L’emploi de phrases déclaratives et injonctives telles que « Jacques Rival revint et lui annonça tout bas avec satisfaction : - Tout est prêt. La chance nous a favorisés pour les pistolets », « Alors la même voix ordonna : - Feu !… », montrent les différentes interactions et actions entre les protagonistes, et contribuent à animer la scène.

II. Un personnage "hors de lui-même"

Si le duel, décrit de façon très détaillée et tangible, apparaît comme une scène réaliste, paradoxalement, Duroy, paralysé par la peur, semble se soustraire à cet événement et s’évaporer dans un espace surnaturel.

a) Une réalité qui s'échappe

La gradation « Il lui semblait qu’il était fou, qu’il dormait, qu’il rêvait, que quelque chose de surnaturel était survenu qui l’enveloppait » semble opposer la rationalité du reste de la scène à l’attitude de Duroy. En effet, la proposition principale « Il lui semblait », contient un verbe d’état « semblait » qui nous indique qu’il est question du ressenti un peu flou de ce dernier. Les quatre propositions subordonnées s’enchaînent et insistent sur la nécessité pour Duroy d’échapper à la réalité.
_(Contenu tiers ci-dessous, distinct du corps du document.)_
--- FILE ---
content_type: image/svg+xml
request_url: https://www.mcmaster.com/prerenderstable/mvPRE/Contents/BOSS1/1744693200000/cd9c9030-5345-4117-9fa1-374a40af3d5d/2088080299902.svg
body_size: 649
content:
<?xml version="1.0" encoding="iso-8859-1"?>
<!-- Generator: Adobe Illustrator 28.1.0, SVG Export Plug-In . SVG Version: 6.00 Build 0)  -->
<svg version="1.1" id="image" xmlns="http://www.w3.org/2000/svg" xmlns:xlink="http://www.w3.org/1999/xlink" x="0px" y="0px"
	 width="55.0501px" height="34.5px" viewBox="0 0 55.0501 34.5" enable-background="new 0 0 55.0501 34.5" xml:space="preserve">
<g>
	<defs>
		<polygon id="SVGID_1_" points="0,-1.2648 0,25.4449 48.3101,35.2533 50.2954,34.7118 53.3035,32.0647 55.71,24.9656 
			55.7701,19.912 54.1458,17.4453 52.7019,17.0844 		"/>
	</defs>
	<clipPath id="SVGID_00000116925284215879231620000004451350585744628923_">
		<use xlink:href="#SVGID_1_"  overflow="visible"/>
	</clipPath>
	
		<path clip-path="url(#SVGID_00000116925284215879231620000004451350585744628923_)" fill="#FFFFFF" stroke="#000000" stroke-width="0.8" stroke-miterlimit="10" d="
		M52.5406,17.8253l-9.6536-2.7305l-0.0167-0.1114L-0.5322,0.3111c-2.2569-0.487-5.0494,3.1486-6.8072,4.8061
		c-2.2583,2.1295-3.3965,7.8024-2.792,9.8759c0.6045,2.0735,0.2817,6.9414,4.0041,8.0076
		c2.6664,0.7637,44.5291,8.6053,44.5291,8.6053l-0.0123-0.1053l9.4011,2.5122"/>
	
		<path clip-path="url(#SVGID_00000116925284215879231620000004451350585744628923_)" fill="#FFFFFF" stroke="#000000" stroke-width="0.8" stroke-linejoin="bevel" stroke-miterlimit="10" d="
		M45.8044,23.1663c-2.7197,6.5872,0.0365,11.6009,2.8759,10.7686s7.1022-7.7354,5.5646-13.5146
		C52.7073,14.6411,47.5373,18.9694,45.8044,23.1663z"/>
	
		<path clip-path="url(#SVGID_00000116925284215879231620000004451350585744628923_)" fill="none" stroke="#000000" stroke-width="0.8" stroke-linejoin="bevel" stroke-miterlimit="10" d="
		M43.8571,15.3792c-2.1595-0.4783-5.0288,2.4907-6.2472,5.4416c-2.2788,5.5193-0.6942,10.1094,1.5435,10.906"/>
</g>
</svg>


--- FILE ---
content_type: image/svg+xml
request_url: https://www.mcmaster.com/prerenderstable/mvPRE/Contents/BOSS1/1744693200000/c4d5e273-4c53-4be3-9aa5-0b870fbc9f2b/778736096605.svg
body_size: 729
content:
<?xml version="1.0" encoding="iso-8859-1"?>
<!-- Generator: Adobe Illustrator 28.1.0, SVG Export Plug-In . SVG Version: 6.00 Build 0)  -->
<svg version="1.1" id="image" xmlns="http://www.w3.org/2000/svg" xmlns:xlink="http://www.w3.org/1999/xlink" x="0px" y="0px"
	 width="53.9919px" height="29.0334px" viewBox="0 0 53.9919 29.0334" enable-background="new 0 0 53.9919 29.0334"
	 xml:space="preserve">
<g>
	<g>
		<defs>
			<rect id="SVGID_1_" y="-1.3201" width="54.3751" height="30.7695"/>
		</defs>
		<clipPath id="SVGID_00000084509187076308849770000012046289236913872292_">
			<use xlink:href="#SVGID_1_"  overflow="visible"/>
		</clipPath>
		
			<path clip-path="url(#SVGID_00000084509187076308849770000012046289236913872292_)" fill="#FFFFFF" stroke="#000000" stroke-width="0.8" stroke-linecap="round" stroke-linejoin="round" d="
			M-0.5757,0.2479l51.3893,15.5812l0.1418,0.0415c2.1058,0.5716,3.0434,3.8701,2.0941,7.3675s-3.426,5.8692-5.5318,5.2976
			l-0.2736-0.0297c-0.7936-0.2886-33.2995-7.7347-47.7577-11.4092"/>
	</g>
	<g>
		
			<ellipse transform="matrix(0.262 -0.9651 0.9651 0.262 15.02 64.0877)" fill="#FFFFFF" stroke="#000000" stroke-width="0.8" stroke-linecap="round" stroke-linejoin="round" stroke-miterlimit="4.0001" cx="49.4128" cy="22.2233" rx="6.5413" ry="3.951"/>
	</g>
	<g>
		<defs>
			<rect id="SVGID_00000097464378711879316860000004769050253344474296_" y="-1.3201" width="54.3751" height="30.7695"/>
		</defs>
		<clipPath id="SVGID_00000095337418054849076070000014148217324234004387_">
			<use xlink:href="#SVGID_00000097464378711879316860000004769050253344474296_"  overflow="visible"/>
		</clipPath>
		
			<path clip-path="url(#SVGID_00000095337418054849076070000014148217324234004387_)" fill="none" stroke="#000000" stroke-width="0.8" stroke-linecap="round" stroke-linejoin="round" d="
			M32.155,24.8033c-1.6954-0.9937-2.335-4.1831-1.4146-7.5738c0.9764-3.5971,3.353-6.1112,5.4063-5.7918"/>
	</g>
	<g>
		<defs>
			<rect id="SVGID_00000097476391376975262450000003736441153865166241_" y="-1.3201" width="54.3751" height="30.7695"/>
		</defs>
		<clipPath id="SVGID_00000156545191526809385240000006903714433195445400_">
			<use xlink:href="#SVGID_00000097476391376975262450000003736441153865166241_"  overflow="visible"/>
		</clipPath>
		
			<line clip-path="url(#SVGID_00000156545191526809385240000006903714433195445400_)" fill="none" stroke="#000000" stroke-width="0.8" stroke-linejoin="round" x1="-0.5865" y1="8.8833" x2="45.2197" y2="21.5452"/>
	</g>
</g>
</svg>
Dans une même phrase, l’auteur fait ainsi allusion à la folie, à l’onirisme (monde du rêve), au surnaturel, comme si Duroy accédait à un monde parallèle. La tournure qui revient à plusieurs reprises dans les pensées de Duroy « Quand on commandera feu j’élèverai le bras » est comparée au rythme d’une prière « Il répétait en lui-même comme une prière ». Cela accentue l’idée d’une forme de superstition, voire de "mantra" (invocation utilisée dans l’hindouisme) propre à engourdir la peur du personnage.

b) L'inaction de Duroy

De nombreuses tournures négatives et restrictives indiquent l’inaction de Duroy « Il n’écouta rien de plus, il ne s’aperçut de rien ». Les verbes d’action sont annulés : « Il le vit très bien, mais il ne pensait à rien qu’à ceci ». Ici la conjonction « mais » suivie de la tournure négative annule, en quelque sorte, le verbe « voir ». L’emploi du pronom indéfini « on », montre que les autres agissent à la place de Duroy et qu’il n’a aucune réaction « On lui ôta son pardessus. Il se laissa faire. On tâta les poches de sa redingote », « Puis on l’amena jusqu’à une des cannes piquées en terre ».
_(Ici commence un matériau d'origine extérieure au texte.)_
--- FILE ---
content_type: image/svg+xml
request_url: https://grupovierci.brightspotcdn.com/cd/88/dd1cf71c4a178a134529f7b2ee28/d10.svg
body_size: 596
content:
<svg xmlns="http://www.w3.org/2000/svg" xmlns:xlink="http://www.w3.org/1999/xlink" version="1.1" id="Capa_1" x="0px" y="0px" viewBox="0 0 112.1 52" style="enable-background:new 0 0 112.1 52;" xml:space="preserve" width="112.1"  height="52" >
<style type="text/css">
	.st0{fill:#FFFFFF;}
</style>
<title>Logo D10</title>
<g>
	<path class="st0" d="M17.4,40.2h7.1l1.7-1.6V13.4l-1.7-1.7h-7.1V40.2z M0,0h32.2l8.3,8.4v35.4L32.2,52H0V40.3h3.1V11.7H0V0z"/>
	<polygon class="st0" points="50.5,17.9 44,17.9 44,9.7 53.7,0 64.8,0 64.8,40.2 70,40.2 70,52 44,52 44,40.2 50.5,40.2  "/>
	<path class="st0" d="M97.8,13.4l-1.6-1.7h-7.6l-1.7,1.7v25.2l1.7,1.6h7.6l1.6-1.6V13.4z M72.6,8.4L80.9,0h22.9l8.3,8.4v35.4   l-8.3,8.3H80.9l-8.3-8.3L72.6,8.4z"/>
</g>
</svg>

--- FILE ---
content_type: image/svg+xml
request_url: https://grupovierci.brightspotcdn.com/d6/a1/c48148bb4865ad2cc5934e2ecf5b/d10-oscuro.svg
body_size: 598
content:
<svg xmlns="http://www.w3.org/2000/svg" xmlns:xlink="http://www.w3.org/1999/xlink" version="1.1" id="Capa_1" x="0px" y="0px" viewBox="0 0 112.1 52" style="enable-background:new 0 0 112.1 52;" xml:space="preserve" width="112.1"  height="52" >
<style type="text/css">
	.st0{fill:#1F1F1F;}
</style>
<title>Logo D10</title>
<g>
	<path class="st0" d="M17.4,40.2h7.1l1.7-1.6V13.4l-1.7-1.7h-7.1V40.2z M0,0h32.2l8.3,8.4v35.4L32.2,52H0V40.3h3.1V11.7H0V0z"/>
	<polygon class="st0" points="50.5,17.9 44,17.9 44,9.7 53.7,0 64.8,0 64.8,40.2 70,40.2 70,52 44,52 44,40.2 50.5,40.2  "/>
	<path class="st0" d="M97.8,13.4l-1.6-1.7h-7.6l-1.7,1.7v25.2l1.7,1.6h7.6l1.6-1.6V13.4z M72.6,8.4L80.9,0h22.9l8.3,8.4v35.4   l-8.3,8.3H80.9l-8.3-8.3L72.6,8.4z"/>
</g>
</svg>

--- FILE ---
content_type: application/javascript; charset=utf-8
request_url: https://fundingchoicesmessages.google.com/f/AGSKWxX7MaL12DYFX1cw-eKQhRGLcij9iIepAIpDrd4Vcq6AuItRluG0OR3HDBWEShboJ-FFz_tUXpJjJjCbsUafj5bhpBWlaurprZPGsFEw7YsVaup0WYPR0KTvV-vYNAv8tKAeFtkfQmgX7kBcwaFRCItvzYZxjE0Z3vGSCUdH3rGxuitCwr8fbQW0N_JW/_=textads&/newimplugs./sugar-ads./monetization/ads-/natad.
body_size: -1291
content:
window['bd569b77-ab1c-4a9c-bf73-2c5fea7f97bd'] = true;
Les personnages qui gravitent autour de Duroy semblent s’évanouir dans l’espace. Ainsi, on peut observer l’emploi de pronoms indéfinis et de synecdoques (la partie pour le tout) pour désigner l’un des intervenants du duel, comme s’il était invisible : dans « Une voix résonna dans le grand silence de l’espace » , avec ici le pronom indéfini « une », ou dans « Alors la même voix ordonna ». De même, l’auteur désigne l’adversaire de Duroy par une périphrase (exprime par un groupe de mots ce qui pourrait l’être par un seul) et il ne semble être qu’une vague silhouette : « l’homme en face de lui demeurait toujours debout ».

c) Un acte inconscient du héros

L’acte du duel lui-même semble totalement échapper à Bel-Ami. En effet, il tire sur son adversaire sans même s’en rendre compte, et c’est la vision du nuage de fumée produit par le tir, qui lui indique que le duel est terminé : « il vit aussitôt un peu de fumée au bout du canon de son pistolet », « il aperçut aussi un autre petit nuage blanc qui s’envolait au-dessus de la tête de son adversaire ».
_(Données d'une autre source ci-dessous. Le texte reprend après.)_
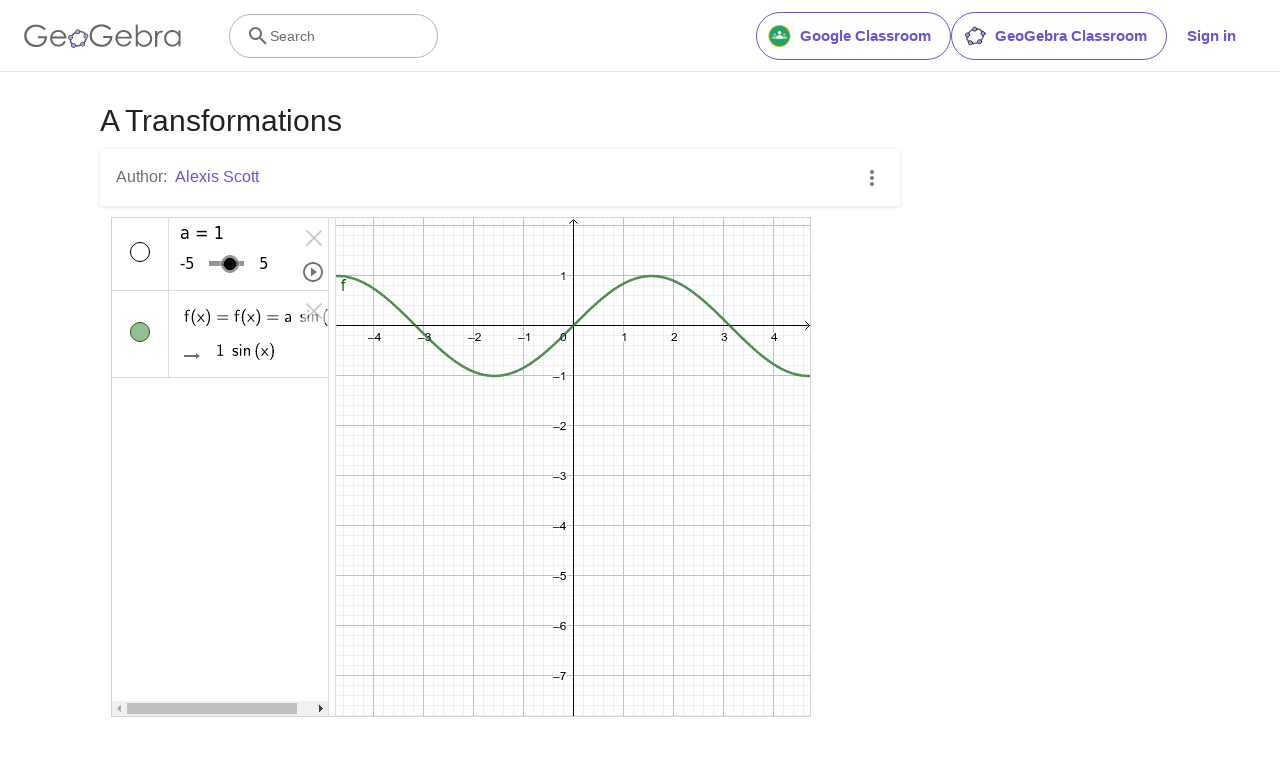

--- FILE ---
content_type: text/html; charset=utf-8
request_url: https://www.google.com/recaptcha/api2/aframe
body_size: 269
content:
<!DOCTYPE HTML><html><head><meta http-equiv="content-type" content="text/html; charset=UTF-8"></head><body><script nonce="KM_42D7eVkZ9wuwDdSKfVA">/** Anti-fraud and anti-abuse applications only. See google.com/recaptcha */ try{var clients={'sodar':'https://pagead2.googlesyndication.com/pagead/sodar?'};window.addEventListener("message",function(a){try{if(a.source===window.parent){var b=JSON.parse(a.data);var c=clients[b['id']];if(c){var d=document.createElement('img');d.src=c+b['params']+'&rc='+(localStorage.getItem("rc::a")?sessionStorage.getItem("rc::b"):"");window.document.body.appendChild(d);sessionStorage.setItem("rc::e",parseInt(sessionStorage.getItem("rc::e")||0)+1);localStorage.setItem("rc::h",'1768630737562');}}}catch(b){}});window.parent.postMessage("_grecaptcha_ready", "*");}catch(b){}</script></body></html>

--- FILE ---
content_type: text/plain
request_url: https://rtb.openx.net/openrtbb/prebidjs
body_size: -83
content:
{"id":"b2d1d093-f3fe-47e5-8ca2-30ff9a2b1d90","nbr":0}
On peut observer l’emploi de verbes relatifs à la vue « il vit », « il aperçut » qui nous montre que c’est par le champ visuel que Duroy reprend contact avec la réalité.

Conclusion

Si Georges Duroy se trouve dans l’obligation de combattre en duel avec l’adversaire bien défini qu’est Langremont, dans le cadre d’un protocole fort détaillé par l’auteur, il semble que sa peur prenne le dessus et l’enferme dans un "brouillard sensitif" (qui concerne les sens). Cette opposition entre description réaliste et monde parallèle montre toute l’ironie de l’auteur qui place Bel-Ami en posture d’"anti-héros".

Nous pouvons retrouver cette opposition d’un monde réel à un monde fantastique dans une nouvelle du même auteur : Le Horla. L’incipit place en effet le protagoniste dont un cadre réaliste (la Normandie), puis le personnage s’en échappe peu à peu pour rejoindre le monde du fantastique.